General setting: I am interested in estimating the effect of D
and would like to use within group
variation, which is more plausibility random in this setting.
Are small and unbalanced groups a concern in this case (unbiasedness, consistency etc)? For example, assume N is 200k, there are 56k groups, the average group size is 3.6 (median is 2.0) and almost 50% of groups have just one 1 observation. Of course, there is no within variation for groups with one observation.
Any literature that discusses this case would be helpful.
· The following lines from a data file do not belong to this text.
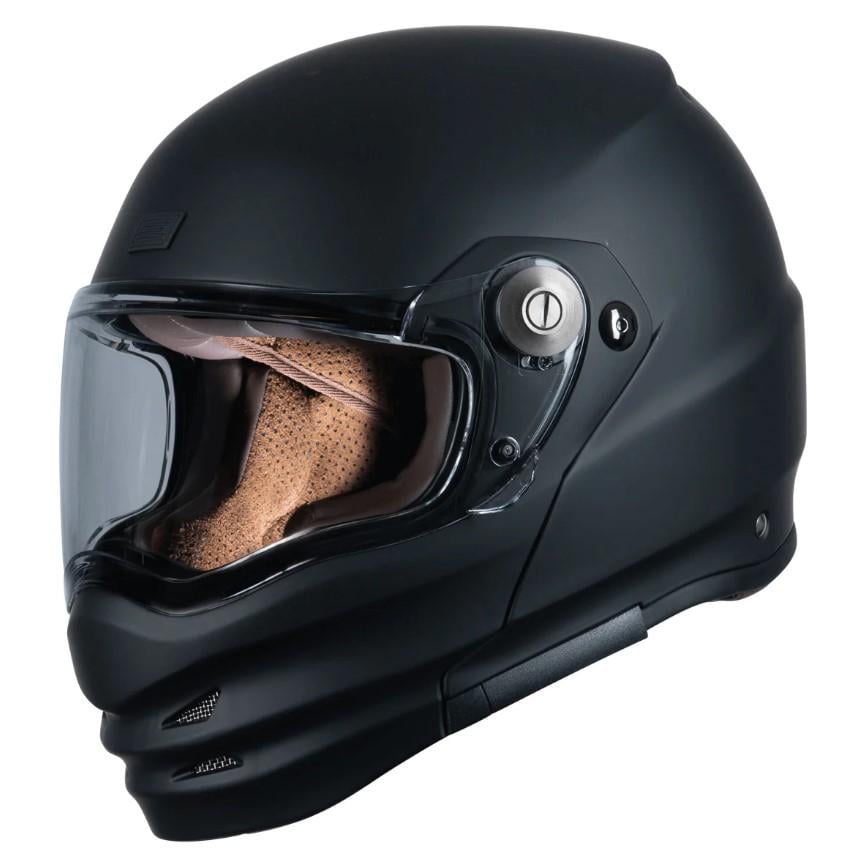 Мотошлем Origine Galaxy Solid M Black Matt (50037)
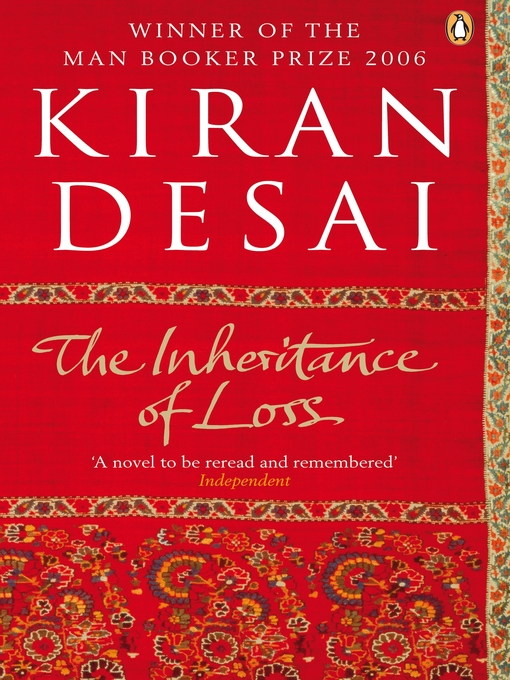 Title details for The Inheritance of Loss by Kiran Desai - Available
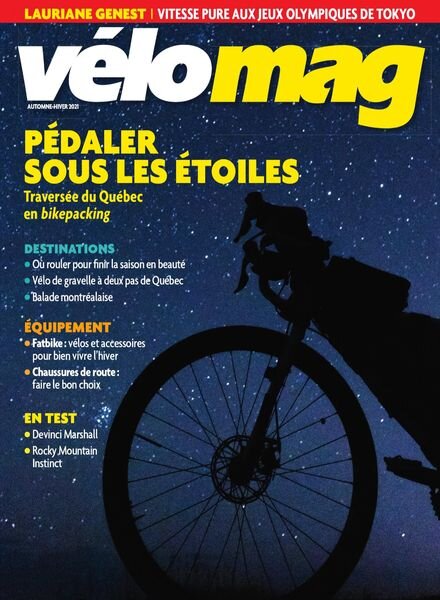 Velo Mag – Automne-Hiver 2021 Cover
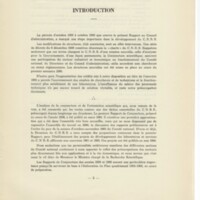 Rapport CNRS 1959-1960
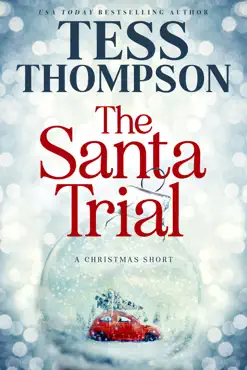 the santa trial book cover image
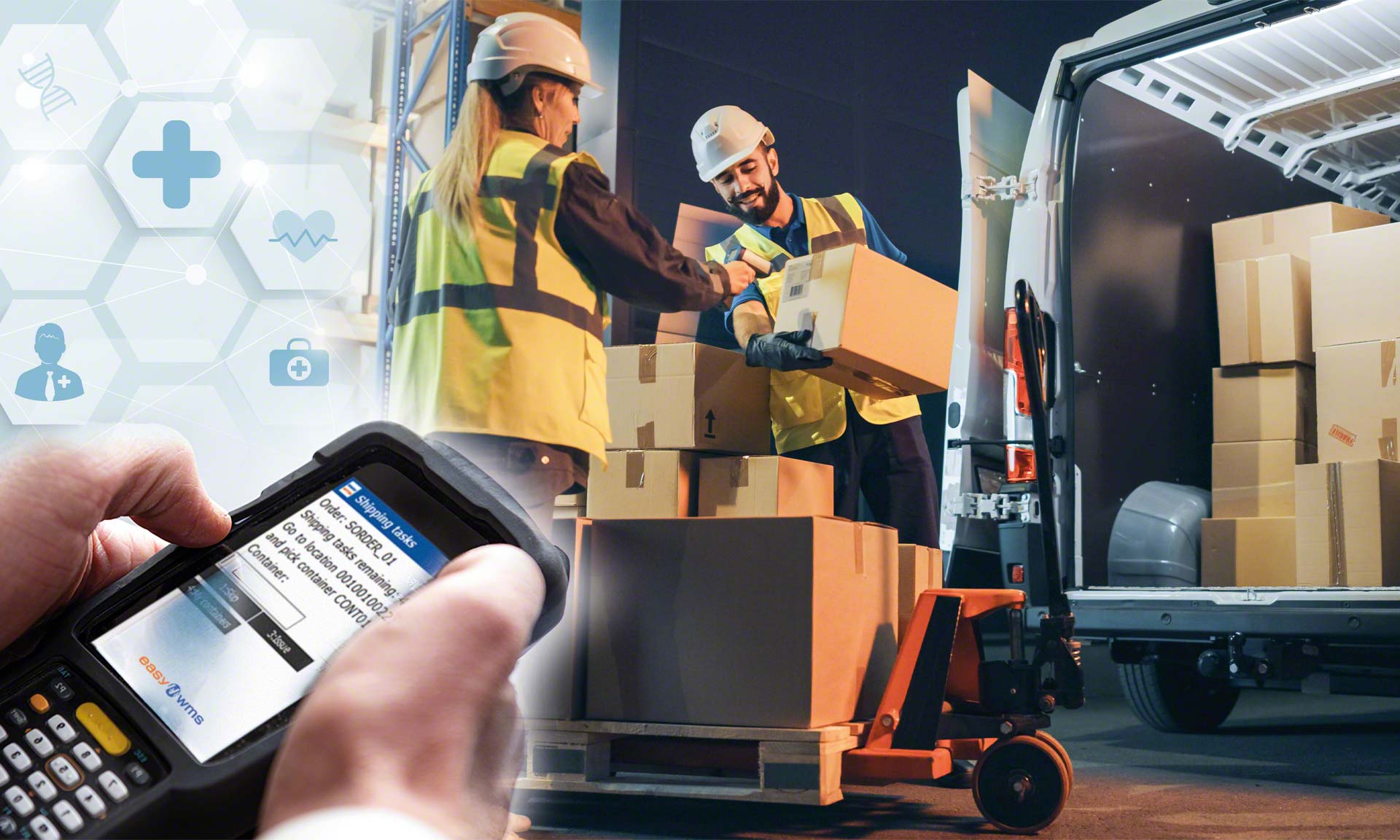 Gestion digitalisée de la logistique médicale Gestion digitalisée de la logistique médicale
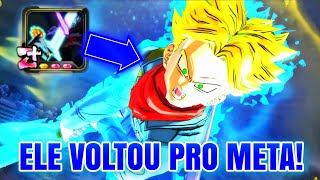 NOVO EQUIPAMENTO DEIXOU O TRUNKS LF PERFEITO DRAGON BALL LEGENDS [upl. by Otsenre208]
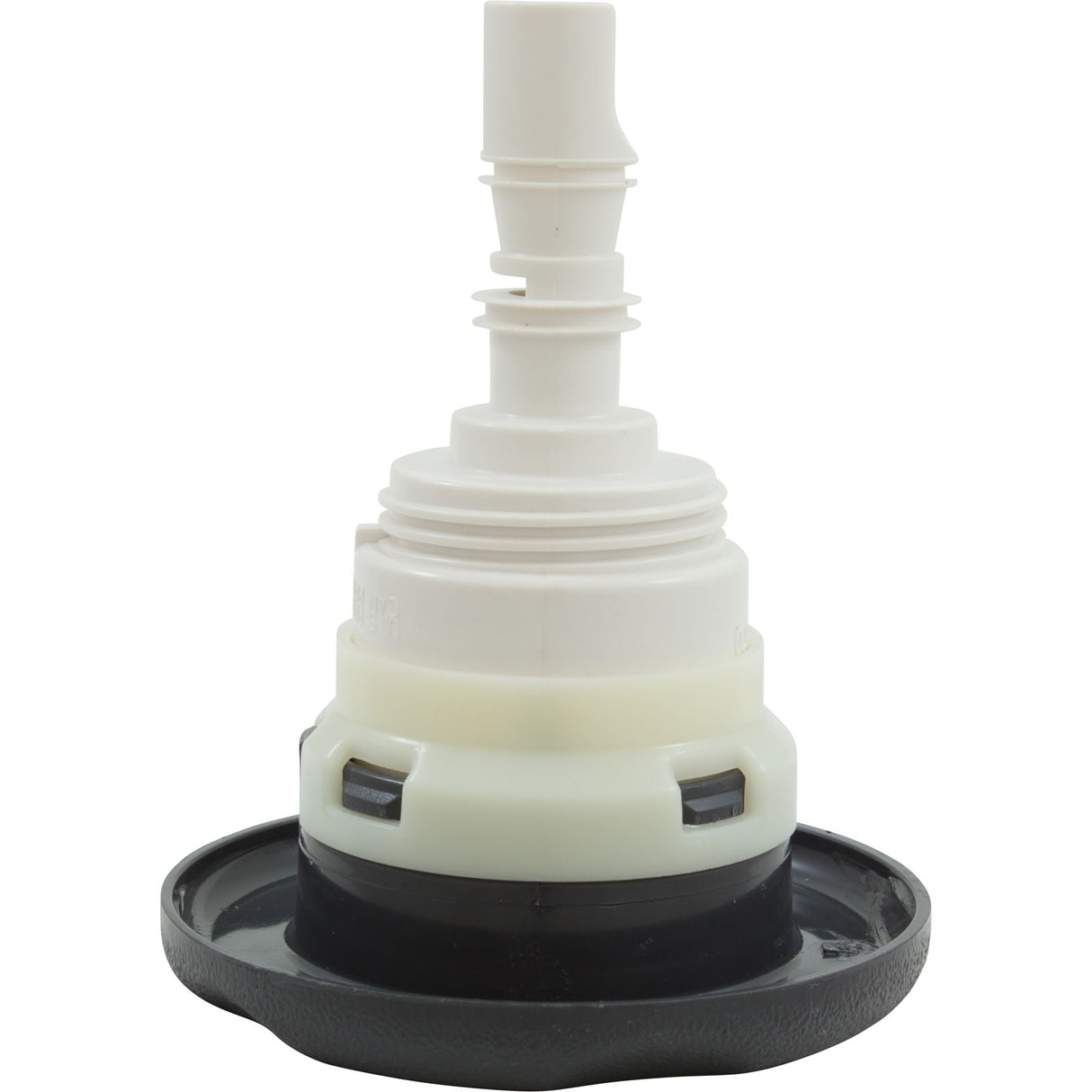 Jet Intl, WW Poly Strm Gun, 3-3/8"fd, 2Roto, Txt Scal, DkGry, Thd : 229-8121-DK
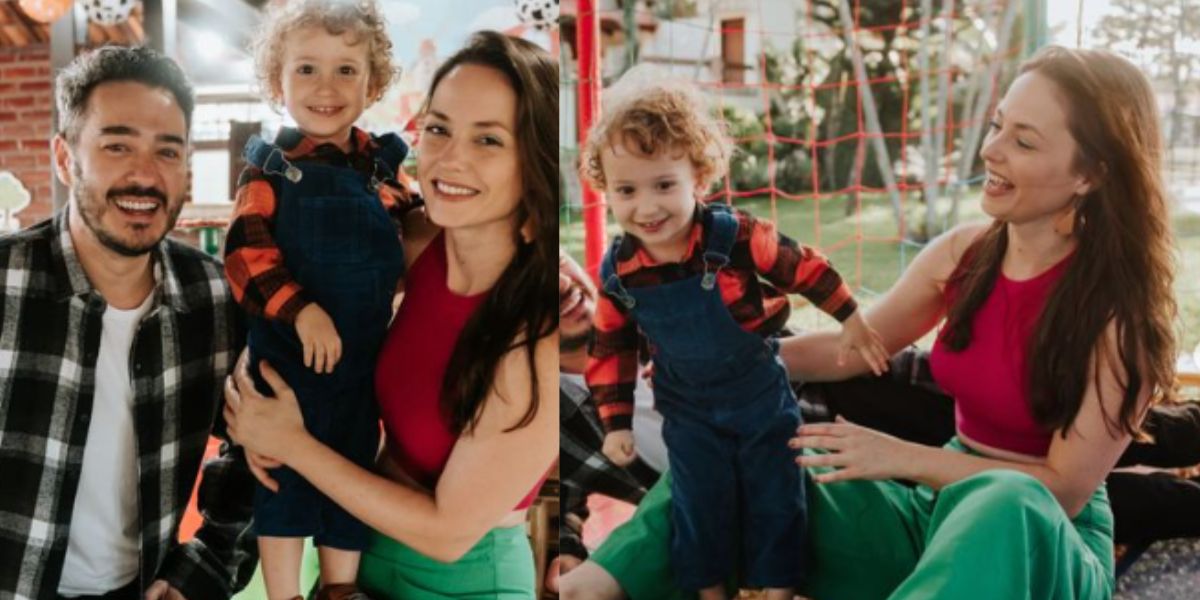 Filho da professora Helena, de 'Carrossel', é para muitos, uma das crianças mais lindas do Brasil Filho da professora Helena, de 'Carrossel', é para muitos, uma das crianças mais lindas do Brasil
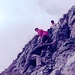 1977 zuerst kurze Kletterei
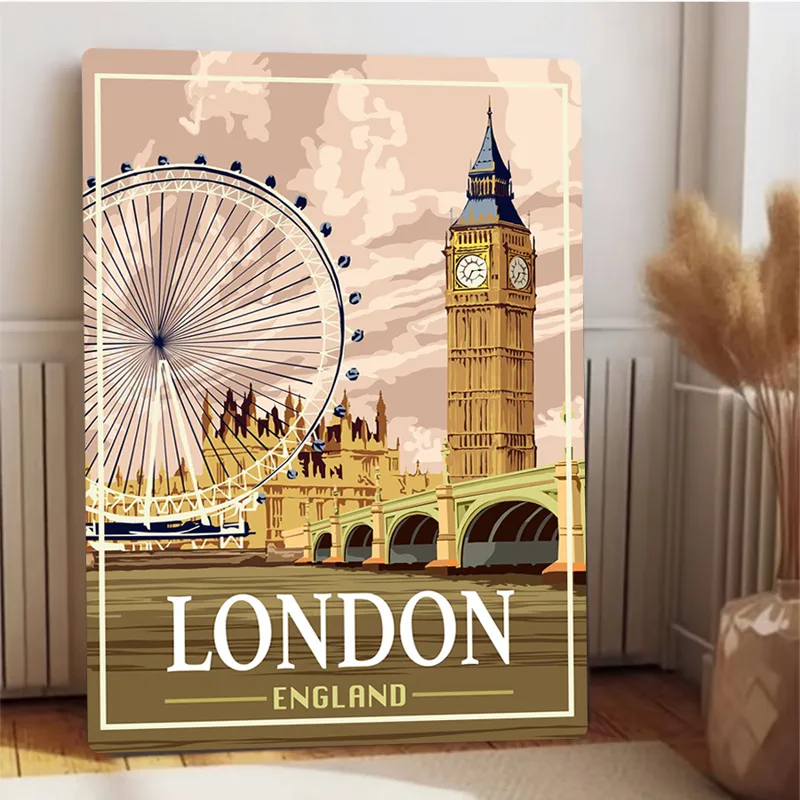 London England Landmark Metal  - Home Office England recensie en prijs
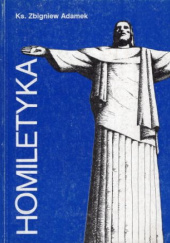 Okładka książki Homiletyka Zbigniew Adamek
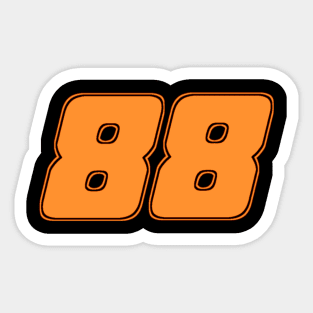 88 Yellow Sticker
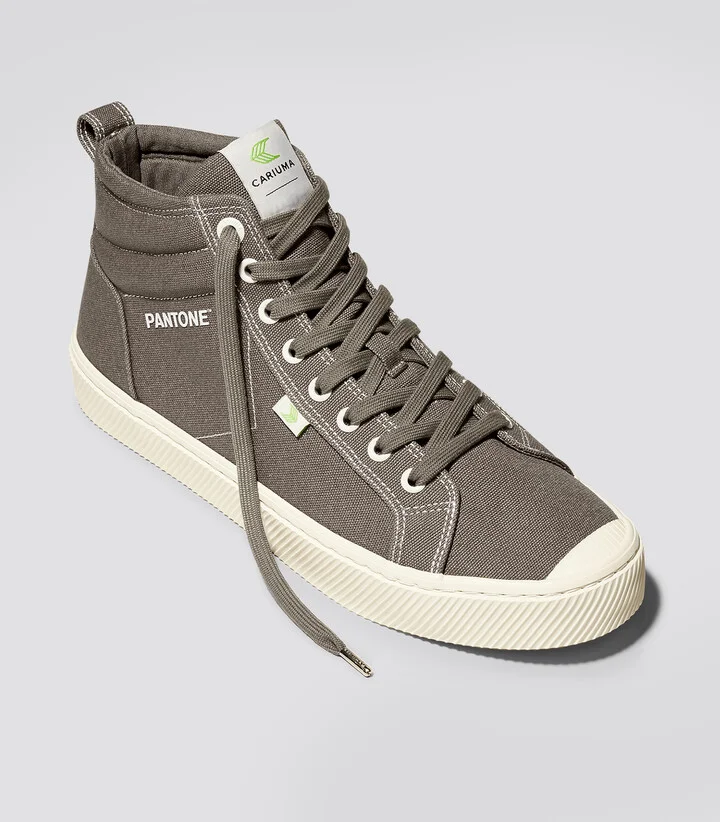 OCA High Pantone Bungee Cord Canvas Contrast Thread Sneaker Men - Image 2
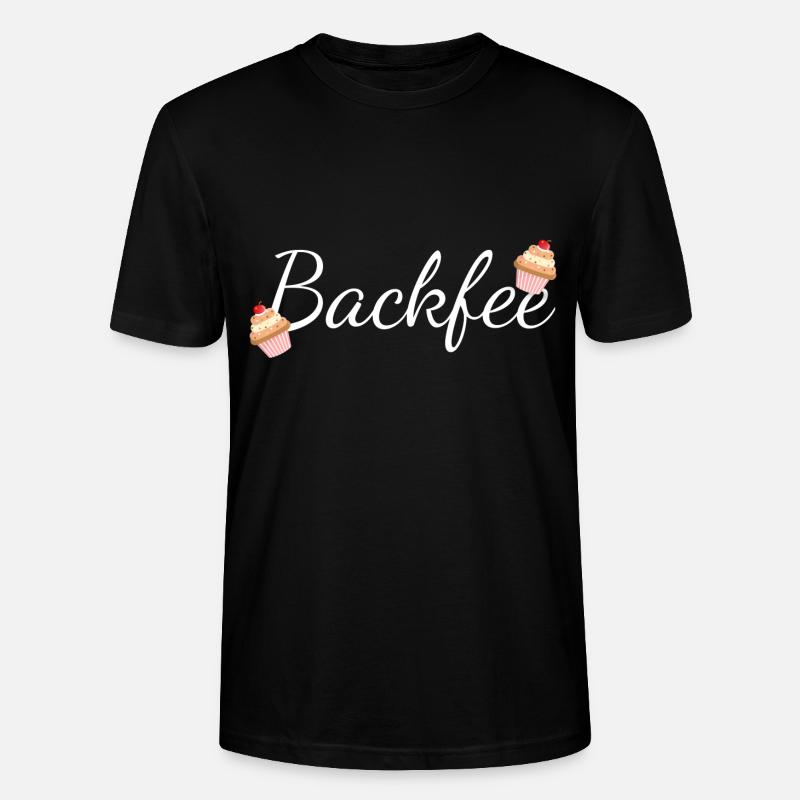 Backfee - Stanley/Stella Unisex Bio-T-Shirt CRAFTER - Schwarz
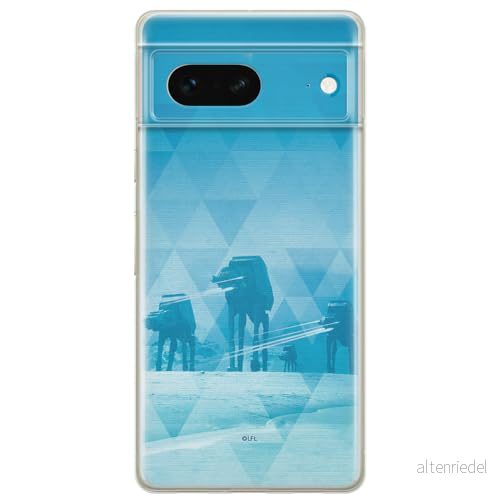ERT GROUP mobiltelefonfodral för Google PIXEL 7 originalt och officiellt licensierat Star Wars mönster 047 optimalt anpassad till formen på mobiltelefonen, fodral tillverkad av TPU plast 5905795145040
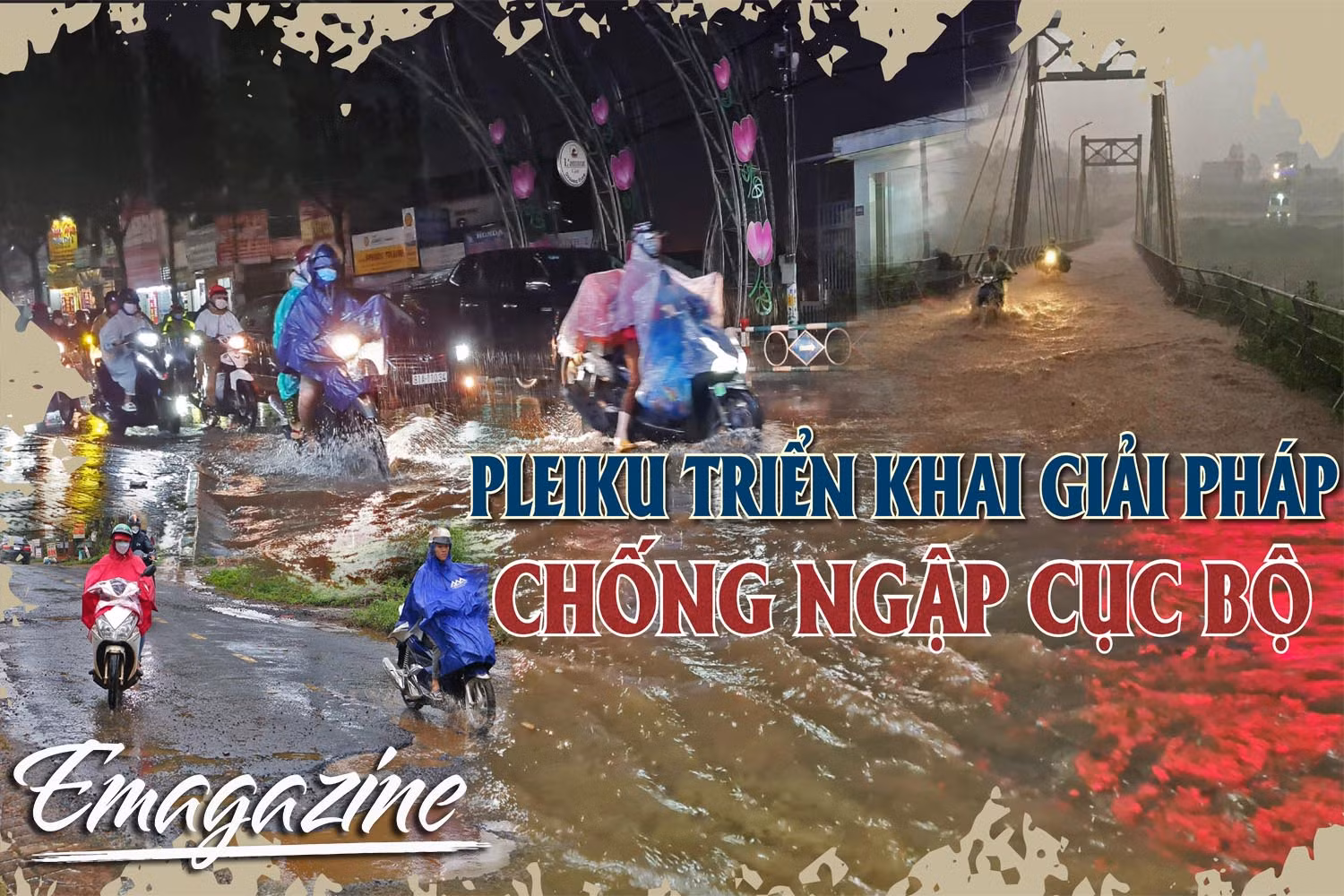 Pleiku triển khai giải pháp chống ngập cục bộ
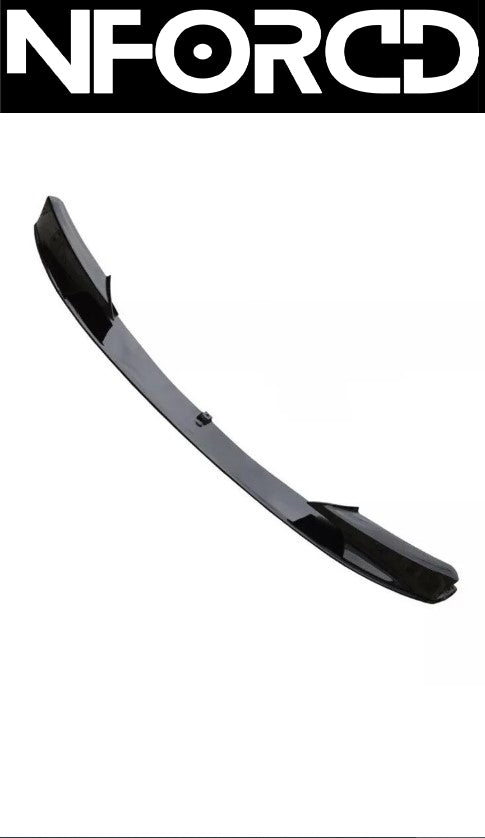 BMW F30 Front Splitter M-Sport (Gloss Black)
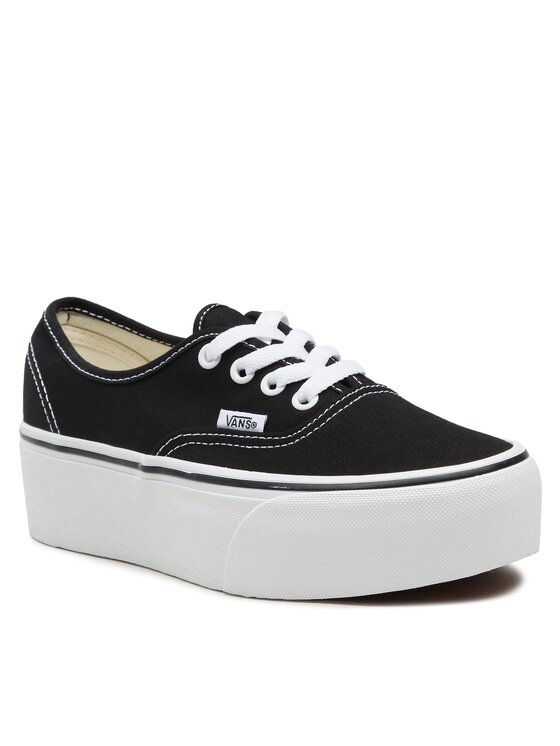 

Кеды Authentic Stackform VN0A5KXXBMX1 Vans Черный 43 EU, Authentic Stackform VN0A5KXXBMX1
Wooldridge has brief discussions of the "large N and small T" case in his books but they don't answer my questions.
Note: There are various related questions such as this but the discussion focuses on random and not fixed effects models.
Illustration with simulated data
This code simulates data with similar group structure (large number of groups with 1 observation, unbalanced group size)
library("tidyverse")
library("gamlss.dist")
library("fixest")
set.seed(123)
n_groups <- 50000
prop_one <- 0.25
groups <- tibble(
group = 1:n_groups,
obs = rZIP(n_groups, 0.9, prop_one),
) %>%
mutate(obs = round(ifelse(obs == 0, 1, exp(obs))))
b <- 1.2
data <- groups %>%
uncount(obs) %>%
mutate(
D = rbinom(n(), 1, 0.5),
y = D * b + rnorm(n(), mean = 0, sd = 10)
)
model <- feols(y ~ D | group, data = data)
summary(model)
In this setting, my question is whether estimating the effect of $D$ is problematic using a within estimator such as a fixed effect regression model $y_i = \alpha_i + \beta * D + \epsilon_i$ because there is a large proportion of groups with 1 observation and many groups with small N. Of course, with an increasing number of groups with one observation (higher prop_one
parameter), uncertainty in the estimates will increase as well. But does the estimator remain unbiased and consistent? Any other concerns? Any literature that discusses this situation and might point at thresholds?